We recommend patient safety compliance review and evaluation of nurses’ knowledge and practices in respect of patient safety issues. This can be achieved through peer reviews and assessment done at the end of each shift, to identify any inadequacies and risky behaviours. This will enable prompt and corrective action to be taken to control the rate of occurrence of patient safety incidents.


The study utilised a qualitative approach that allowed the issue under study to be examined in details and in depth. Results of this study have brought to light the challenges related to patient safety from the nursing perspective. Accordingly, the results of the study and recommendations may be used to create awareness on patient safety and develop healthcare compliance guidelines for patient safety education.


The study focused on only two private healthcare facilities out of the many in the country. Thus findings cannot be transferable to other public health facilities.

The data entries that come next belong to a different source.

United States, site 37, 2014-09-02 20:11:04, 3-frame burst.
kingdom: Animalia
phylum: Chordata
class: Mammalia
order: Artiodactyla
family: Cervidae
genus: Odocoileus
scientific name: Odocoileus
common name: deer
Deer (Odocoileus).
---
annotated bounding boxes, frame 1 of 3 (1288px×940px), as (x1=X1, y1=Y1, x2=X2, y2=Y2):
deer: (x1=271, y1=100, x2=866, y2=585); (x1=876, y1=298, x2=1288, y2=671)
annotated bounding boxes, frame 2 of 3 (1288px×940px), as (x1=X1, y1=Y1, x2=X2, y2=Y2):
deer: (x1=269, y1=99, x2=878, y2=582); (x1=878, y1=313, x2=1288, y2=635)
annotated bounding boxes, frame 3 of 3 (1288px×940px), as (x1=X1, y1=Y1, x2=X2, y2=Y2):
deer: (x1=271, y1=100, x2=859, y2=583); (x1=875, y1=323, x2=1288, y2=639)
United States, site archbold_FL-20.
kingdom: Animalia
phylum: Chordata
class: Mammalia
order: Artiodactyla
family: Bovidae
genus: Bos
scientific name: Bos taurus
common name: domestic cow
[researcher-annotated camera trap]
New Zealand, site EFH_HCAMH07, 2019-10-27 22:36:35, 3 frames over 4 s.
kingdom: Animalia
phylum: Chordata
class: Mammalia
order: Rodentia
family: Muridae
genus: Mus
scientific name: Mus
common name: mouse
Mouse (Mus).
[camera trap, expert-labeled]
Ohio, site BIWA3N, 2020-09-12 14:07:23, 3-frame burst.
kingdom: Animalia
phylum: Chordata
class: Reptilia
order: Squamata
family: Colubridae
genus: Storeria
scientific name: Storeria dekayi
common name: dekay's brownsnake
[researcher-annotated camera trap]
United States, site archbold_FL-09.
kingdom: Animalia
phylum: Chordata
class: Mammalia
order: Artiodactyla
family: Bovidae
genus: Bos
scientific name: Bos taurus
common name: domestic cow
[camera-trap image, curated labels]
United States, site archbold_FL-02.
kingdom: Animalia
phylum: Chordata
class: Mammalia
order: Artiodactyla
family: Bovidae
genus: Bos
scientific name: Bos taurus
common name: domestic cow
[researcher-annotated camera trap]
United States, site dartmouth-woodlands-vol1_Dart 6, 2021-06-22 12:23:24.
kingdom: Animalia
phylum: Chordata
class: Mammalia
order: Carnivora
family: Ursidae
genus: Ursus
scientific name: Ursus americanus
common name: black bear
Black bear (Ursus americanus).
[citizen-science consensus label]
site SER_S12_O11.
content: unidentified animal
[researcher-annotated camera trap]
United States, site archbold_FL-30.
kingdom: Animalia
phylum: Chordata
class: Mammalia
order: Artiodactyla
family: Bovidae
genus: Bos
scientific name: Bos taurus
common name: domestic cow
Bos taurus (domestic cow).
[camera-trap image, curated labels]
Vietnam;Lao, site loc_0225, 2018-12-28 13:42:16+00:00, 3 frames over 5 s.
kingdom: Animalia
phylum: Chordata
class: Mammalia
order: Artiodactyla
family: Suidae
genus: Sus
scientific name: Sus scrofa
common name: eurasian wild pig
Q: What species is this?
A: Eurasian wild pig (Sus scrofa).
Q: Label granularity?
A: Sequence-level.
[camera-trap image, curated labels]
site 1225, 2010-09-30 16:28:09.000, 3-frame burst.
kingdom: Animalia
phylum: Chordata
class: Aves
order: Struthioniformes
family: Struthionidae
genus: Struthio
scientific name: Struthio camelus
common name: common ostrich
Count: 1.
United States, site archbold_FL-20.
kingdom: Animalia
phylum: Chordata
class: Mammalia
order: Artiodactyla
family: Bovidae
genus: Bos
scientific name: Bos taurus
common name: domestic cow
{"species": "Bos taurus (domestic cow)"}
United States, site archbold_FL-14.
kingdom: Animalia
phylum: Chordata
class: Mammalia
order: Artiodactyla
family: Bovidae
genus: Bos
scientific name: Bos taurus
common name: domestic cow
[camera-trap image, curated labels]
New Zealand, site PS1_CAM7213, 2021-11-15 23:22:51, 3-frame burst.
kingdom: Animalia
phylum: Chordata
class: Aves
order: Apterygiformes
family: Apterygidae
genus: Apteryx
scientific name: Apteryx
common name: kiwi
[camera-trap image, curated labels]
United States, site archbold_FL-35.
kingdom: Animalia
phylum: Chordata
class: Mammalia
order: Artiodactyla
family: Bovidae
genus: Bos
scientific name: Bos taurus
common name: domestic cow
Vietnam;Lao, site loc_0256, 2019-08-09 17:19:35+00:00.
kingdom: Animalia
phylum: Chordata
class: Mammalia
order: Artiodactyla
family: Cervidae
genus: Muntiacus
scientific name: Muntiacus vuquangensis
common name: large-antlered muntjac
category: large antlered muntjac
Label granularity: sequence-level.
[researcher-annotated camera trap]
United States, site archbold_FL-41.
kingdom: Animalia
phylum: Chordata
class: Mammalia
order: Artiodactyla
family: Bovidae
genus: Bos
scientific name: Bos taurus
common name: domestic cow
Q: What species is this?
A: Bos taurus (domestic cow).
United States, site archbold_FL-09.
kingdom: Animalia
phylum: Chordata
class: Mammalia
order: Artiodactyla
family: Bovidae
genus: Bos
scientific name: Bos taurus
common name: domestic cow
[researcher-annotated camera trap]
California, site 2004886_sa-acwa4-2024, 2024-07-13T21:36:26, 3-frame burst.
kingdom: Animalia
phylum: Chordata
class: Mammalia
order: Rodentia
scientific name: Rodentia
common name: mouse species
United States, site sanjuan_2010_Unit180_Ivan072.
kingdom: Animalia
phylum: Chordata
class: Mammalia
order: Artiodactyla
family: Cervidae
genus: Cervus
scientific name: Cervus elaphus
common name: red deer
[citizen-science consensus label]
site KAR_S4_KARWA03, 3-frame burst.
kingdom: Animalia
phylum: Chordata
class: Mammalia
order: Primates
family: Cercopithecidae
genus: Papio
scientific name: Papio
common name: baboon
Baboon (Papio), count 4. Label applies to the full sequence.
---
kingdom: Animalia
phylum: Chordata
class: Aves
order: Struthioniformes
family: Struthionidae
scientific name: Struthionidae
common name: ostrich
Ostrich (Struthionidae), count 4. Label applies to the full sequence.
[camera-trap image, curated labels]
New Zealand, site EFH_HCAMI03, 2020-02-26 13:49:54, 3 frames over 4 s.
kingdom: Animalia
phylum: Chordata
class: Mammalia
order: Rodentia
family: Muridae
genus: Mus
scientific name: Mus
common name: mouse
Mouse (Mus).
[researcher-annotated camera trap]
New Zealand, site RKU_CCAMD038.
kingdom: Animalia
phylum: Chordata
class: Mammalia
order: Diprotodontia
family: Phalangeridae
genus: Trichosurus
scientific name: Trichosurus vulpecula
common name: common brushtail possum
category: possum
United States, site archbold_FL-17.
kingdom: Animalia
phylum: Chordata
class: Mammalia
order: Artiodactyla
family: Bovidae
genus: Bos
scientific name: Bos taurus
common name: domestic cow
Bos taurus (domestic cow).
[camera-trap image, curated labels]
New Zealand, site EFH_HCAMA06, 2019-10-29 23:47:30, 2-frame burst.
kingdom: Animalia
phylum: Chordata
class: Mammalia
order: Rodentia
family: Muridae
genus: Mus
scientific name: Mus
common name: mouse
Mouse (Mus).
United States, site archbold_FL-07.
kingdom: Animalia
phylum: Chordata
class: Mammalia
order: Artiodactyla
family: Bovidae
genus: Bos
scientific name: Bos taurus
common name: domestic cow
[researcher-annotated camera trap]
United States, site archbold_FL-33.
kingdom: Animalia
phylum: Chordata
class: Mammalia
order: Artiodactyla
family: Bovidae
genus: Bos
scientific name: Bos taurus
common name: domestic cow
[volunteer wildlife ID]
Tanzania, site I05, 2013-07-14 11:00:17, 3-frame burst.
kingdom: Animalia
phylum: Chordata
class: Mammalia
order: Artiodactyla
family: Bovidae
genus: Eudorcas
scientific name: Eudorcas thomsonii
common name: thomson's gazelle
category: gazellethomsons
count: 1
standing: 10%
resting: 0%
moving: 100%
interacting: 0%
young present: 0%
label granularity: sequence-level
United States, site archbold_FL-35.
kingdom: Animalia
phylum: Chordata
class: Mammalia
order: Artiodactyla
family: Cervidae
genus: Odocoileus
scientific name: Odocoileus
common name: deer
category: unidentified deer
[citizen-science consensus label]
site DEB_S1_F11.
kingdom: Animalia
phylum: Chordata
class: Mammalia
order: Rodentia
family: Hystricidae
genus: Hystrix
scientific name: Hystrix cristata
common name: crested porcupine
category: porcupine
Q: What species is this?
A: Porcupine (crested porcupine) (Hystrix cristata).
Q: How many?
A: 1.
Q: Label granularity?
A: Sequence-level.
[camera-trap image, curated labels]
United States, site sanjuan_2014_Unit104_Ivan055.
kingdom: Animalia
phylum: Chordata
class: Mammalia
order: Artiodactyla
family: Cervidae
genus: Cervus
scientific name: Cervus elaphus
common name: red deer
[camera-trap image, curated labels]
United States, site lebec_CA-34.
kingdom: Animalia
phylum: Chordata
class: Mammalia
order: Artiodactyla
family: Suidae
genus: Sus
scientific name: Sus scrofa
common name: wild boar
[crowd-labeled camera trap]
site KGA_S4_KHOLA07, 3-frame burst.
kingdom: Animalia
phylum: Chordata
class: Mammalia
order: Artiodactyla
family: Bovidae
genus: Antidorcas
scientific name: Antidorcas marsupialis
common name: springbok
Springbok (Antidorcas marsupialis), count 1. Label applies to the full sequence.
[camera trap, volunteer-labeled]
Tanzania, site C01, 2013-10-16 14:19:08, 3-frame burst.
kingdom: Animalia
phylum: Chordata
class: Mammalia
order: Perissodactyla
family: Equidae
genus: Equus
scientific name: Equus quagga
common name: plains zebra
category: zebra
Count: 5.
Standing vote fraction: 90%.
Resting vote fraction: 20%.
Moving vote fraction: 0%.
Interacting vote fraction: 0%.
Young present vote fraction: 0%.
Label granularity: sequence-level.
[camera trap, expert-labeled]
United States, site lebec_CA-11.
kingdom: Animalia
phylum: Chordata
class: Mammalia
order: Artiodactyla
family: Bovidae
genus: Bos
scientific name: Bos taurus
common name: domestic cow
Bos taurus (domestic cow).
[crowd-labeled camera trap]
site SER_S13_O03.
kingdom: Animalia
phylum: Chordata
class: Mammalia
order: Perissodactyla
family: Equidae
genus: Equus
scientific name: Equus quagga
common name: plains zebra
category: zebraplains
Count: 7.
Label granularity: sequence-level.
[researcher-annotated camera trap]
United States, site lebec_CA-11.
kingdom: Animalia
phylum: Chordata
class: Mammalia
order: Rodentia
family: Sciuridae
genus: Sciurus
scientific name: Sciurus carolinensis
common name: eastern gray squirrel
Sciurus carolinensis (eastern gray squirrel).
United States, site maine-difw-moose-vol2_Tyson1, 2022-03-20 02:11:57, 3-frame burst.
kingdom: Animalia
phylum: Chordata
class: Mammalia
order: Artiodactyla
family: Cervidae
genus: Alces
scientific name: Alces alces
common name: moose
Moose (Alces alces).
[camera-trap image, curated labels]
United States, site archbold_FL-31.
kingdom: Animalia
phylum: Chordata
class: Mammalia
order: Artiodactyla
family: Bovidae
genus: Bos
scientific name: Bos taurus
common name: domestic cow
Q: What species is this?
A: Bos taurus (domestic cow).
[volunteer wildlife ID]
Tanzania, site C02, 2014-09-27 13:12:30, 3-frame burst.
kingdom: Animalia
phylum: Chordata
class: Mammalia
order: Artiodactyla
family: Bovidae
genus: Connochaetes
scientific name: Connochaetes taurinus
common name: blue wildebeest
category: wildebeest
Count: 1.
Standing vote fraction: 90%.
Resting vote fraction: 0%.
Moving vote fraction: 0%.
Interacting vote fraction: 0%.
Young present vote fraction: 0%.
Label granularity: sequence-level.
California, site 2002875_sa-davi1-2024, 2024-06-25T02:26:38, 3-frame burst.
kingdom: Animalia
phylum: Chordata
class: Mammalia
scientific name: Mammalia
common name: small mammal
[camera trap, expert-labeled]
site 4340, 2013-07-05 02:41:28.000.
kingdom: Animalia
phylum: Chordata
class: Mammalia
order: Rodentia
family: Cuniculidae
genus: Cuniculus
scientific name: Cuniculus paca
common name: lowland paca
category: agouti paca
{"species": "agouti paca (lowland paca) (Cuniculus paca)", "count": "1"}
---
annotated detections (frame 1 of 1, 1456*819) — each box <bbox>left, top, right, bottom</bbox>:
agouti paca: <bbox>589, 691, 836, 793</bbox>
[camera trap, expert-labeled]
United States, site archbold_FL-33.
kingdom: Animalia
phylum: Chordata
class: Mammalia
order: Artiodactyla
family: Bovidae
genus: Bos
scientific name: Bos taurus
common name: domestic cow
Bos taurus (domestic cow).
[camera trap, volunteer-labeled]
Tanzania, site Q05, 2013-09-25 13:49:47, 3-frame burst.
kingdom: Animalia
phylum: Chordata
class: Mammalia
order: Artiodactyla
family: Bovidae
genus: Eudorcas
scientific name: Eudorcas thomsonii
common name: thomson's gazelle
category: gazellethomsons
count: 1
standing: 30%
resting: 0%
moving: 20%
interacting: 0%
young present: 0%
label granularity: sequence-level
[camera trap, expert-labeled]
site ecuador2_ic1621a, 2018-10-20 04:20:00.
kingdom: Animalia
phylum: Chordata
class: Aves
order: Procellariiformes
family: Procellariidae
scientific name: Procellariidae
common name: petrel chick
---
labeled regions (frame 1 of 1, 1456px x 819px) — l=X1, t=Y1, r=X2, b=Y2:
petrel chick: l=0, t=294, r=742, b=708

This study thoroughly investigated factors contributing to patient harm and injury in a hospital environment. The contributory factors linked to poor patient safety practices that emerged from the study included lack of knowledge on patient safety, unavailability of patient safety champions and lack of in-service training on patient safety issues, staff shortages, inadequate nurse patient ratio and burnout, poor communication channels that persist in the healthcare environment and irregular safety audits. Educating nurses on patient safety issues and incident report writing, creating awareness through frequent unit meetings, providing nurses with the required support and assistance, implementing safety champions for each unit, and capacity building will help to ensure that nurses adhere to patient safety protocols, thereby improving patient safety quality outcomes.


The author acknowledges Dr S.M. Zuma for his supervisory role and reviews that improved the quality of this research. The authors also appreciate all the participants who contributed to this research.

Competing interests

The authors declare that they have no financial or personal relationships that may have inappropriately influenced them in writing this article.

Authors’ contributions

G.A. was responsible for conceptualisation, data analysis, first and second drafts, finalisation of the article. S.M.Z. was the supervisor of the study, reviewed the article and assisted with funding acquisition.

Ethical considerations

Ethical clearance to conduct this study was obtained from the University of South Africa Health Studies Higher Degrees Ethics Review Committee (No. HSHDC/972/2020] and the Netcare Research Operations Committee (No UNIV-2020-0033). Participation in this study was voluntary, and all participants read the letter of information and signed the consent. No participant was coerced into participating in this study. Responses were coded for anonymity.

Funding information

This study was funded by the University of South Africa.

Data availability

The data that support the findings of this study are available from the corresponding author, G.A., upon reasonable request.


The views and opinions expressed in this article are those of the authors and are the product of professional research. It does not necessarily reflect the official policy or position of any affiliated institution, funder, agency, or that of the publisher. The authors are responsible for this article’s results, findings, and content.